ZFS is a combined file system and volume manager, with the primary design goal being to ensure data integrity. Originally developed by Sun Microsystems for the Solaris operating system, it is available for Linux as OpenZFS.
ZFS provides a number of features desirable in a storage system, such as data checksumming, snapshots, compression, deduplication, encryption, and more.
Hashicorp Vault is an open-source solution for managing and programmatically providing access to secrets such as authentication tokens or encryption keys.
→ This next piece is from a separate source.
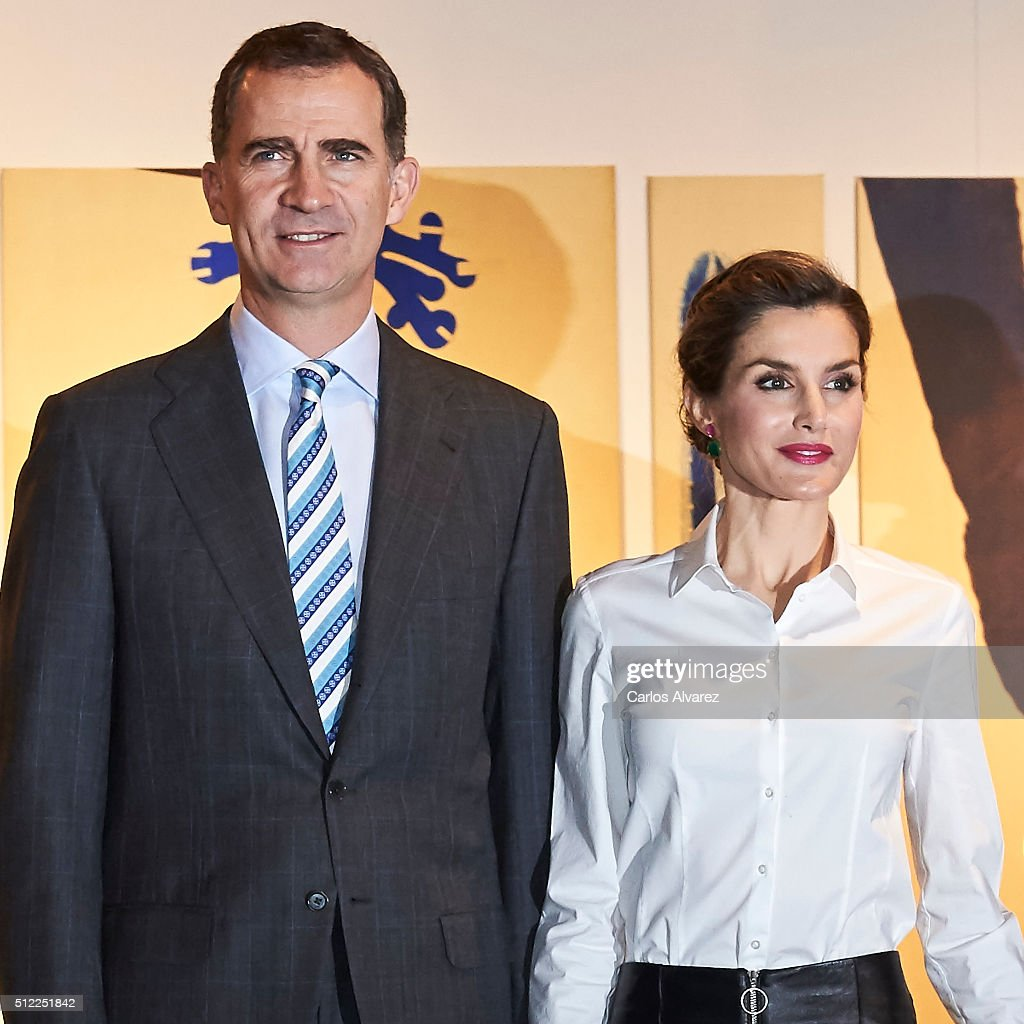 Spanish Royals Attend the Opening of ARCO 2016 : News Photo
ZFS encryption keys have to be entered manually or loaded from a file that is accessible to the operating system. In the latter case, the keys can be stored on removable media that's only connected to the server during boot; for the former case, the Arch Linux wiki has instructions for prompting for encryption keys during boot. Both approaches, however, require manual steps, which can be problematic if the server reboots unexpectedly (e.g. due to a power outage).
This guide aims to provide the basic steps needed to configure a Linux system to load ZFS encryption keys automatically on boot from a different server running Hashicorp Vault. It is meant for personal use (e.g. homelab), not as comprehensive instructions for a production-ready, enterprise-grade setup. It has been tested on Debian 11 and Ubuntu Server 20.04, but should also work (possibly with minor modifications) on older versions, as well as other similar distros like Raspbian or Proxmox.
This guide does not cover the following:
- General Linux setup. It is assumed you have access to two servers (physical or virtual) running Debian (or a derivative distro like Ubuntu) - one that will be running OpenZFS, and one for Hashicorp Vault. The guide will refer to them as "fileserver" and "keyserver", respectively.
- Proper setup and tuning of ZFS. This is highly dependent on hardware as well as workloads, and therefore out of the scope of this guide.
- Likewise, proper hardening of Hashicorp Vault.
- Encryption of the root filesystem.
This guide is provided in good faith and for informational purposes only. No claims are made or guarantees given that it will work on any particular combination of hardware and software, or that it will be kept up-to-date with new releases of OpenZFS or Hashicorp Vault. You will assume all responsibility for managing your servers, including the prevention of unauthorised access and safeguards against data loss.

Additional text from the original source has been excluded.